Just as businesses around the world finish scrambling to comply with GDPR – the General Data Protection Regulation – enterprises that do business in California face a whole new challenge.

The California Consumer Privacy Act (CCPA) will be effective January 2020 and provoke sweeping changes to the way data from California consumers may be collected and used.

Although the law will technically only apply to personal data collected about consumers in California, the changes are so significant many large enterprises are taking the opposite tack: That is, developing a new privacy regime with end to end CCPA compliance baked in.

Here’s how you can prepare.

Figure Out if You’re Affected

Enterprises with any customers in California should be alert to the new standards.

You are affected if any of the following applies to you:

  • You have an annual revenue of at least $25 million.
  • You buy data on 50,000 households, individuals, or devices.
  • At least 50% of your annual revenue comes from protected consumer data.

How B2B Marketers Should Prepare for the California Consumer Privacy ActGet Ready for a Slew of New Demands

California consumers now own their data – yes, the same data you work hard to collect, cultivate, and contain – the entire time it’s in your possession.
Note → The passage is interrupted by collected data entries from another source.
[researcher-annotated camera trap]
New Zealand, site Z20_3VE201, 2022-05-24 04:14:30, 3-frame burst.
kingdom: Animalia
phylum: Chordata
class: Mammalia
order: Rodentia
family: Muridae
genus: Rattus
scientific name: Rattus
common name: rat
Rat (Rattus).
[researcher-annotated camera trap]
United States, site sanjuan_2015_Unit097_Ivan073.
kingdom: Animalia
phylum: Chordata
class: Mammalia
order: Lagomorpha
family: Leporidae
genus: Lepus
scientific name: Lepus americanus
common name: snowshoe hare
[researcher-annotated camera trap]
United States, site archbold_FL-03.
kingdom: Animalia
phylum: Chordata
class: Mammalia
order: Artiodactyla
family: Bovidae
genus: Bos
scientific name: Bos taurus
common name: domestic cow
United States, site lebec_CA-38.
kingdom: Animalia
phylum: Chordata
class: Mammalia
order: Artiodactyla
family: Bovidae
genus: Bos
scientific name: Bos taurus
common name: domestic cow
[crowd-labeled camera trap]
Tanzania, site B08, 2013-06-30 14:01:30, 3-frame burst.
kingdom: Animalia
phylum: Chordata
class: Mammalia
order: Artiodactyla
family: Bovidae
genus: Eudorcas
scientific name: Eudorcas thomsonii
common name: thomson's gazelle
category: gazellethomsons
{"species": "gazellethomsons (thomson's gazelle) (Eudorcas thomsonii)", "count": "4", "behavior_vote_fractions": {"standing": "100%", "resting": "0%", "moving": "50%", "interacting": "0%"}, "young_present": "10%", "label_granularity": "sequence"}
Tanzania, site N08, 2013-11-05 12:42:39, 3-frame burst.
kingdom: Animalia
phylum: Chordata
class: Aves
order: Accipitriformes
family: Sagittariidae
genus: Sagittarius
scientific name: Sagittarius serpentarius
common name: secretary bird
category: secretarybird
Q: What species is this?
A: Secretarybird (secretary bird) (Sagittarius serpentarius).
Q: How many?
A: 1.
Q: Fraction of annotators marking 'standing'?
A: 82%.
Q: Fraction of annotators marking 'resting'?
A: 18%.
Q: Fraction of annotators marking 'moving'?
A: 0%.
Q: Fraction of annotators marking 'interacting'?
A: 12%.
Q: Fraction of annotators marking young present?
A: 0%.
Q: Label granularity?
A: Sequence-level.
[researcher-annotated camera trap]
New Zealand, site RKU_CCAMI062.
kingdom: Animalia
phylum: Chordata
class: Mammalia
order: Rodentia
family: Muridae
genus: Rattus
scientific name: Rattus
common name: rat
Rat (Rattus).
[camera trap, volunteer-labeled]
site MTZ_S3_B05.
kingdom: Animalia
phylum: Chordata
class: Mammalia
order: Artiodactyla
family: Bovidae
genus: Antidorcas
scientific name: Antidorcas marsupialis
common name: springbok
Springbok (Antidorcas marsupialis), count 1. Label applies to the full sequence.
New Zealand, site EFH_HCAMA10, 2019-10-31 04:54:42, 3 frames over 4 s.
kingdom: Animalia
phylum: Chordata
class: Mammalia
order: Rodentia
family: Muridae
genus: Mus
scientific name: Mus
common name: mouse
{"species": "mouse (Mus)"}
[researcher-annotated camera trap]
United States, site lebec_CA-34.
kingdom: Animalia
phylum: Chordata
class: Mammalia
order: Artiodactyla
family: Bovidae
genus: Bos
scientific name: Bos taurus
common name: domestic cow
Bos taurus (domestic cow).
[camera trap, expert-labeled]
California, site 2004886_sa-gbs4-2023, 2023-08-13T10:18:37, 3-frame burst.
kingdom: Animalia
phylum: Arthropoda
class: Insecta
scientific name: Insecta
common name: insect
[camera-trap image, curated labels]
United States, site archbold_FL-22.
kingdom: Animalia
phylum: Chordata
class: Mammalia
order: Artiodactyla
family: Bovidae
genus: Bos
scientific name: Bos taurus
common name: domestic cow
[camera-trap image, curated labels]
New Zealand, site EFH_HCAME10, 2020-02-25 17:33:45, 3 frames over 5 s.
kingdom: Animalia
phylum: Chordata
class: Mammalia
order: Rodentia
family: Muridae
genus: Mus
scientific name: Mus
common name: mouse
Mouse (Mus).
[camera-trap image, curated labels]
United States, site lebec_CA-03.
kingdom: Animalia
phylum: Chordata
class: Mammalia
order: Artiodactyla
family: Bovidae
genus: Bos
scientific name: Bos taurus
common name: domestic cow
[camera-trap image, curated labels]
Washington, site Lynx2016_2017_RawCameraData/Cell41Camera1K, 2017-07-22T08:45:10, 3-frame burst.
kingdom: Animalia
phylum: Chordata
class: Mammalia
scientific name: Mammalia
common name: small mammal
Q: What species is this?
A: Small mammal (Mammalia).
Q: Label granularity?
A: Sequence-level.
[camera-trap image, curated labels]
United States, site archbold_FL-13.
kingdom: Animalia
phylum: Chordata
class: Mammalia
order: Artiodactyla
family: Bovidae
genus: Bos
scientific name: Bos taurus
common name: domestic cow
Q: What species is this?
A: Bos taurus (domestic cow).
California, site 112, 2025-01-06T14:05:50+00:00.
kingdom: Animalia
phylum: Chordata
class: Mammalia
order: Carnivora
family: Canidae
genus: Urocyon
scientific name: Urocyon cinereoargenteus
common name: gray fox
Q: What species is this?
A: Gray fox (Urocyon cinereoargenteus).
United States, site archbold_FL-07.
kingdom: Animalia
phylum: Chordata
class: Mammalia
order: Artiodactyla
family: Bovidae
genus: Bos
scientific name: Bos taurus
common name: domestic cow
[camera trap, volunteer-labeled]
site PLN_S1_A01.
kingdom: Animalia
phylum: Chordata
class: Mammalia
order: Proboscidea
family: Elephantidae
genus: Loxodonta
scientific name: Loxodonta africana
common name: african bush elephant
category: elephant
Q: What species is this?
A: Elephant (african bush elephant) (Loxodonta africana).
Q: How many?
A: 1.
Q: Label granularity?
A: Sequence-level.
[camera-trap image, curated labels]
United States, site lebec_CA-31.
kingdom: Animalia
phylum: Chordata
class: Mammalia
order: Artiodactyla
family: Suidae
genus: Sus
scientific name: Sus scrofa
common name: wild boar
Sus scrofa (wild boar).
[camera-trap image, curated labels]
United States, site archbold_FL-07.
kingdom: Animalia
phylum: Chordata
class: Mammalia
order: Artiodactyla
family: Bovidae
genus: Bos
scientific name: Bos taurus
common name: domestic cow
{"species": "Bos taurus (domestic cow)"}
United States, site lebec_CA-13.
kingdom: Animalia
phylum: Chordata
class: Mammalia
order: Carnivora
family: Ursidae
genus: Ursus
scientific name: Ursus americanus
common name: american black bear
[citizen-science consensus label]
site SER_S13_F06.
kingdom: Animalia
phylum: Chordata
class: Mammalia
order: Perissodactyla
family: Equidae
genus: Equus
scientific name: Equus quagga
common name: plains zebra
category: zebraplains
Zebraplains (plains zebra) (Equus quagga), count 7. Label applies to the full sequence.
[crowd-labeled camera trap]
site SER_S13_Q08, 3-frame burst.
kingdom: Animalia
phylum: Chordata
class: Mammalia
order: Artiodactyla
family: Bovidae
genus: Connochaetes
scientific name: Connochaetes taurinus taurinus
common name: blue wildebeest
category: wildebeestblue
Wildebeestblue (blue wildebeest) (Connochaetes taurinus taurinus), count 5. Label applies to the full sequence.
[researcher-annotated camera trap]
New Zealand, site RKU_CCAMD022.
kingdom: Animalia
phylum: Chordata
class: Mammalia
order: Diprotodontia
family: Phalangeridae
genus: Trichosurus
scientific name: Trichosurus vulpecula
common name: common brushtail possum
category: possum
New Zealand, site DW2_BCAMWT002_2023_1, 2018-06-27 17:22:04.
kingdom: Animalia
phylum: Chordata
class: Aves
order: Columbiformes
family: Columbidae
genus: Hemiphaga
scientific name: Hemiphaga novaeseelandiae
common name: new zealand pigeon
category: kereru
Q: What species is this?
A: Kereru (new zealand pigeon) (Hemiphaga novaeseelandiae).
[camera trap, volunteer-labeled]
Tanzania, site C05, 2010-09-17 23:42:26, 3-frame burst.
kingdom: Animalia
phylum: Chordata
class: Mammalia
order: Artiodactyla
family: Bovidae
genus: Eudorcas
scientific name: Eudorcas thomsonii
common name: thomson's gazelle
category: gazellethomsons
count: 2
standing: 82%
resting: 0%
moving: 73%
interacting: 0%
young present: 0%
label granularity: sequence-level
That means you need to be ready to field a whole bunch of new requests they might make relating to their property.

Start planning how you’ll do the following:

  • Share exactly what information you’ve collected on any given consumer.
  • Disclose the full list of parties to whom you’ve provided or sold that data.
  • Cease all sale of a given consumer’s personal data (“the right to opt out.”)
  • Delete their personal information from data systems under your control.
  • Provide equal service (and price) to any consumer who invokes these rights.

There is one bright spot: Unlike GDPR, which requires Europeans to affirmatively opt in for data collection, U.S. businesses will be able to continue their baseline analytics activities without opt-in. That means, for example, you can continue to monitor Web traffic as it reaches your site.

Take Basic Actions Right Away

These steps will get you off to the right start with CCPA:

  • Discuss your obligations with your legal counsel.
  • Determine what data you collect and how you store it.
  • Ensure personal data is either encrypted or redacted.
  • Review or define data management policies and roles.
  • Update your privacy policies for CCPA compliance.
  • Implement explicit opt-in gateways where appropriate.
  • Design a strategy to communicate policies to consumers.
  • If needed, hire a Chief Privacy Officer (CPO).

CCPA adherence makes an organization more trustworthy in the eyes of prospective customers. The sooner you begin, the easier it’ll be to adjust without any interruptions in service.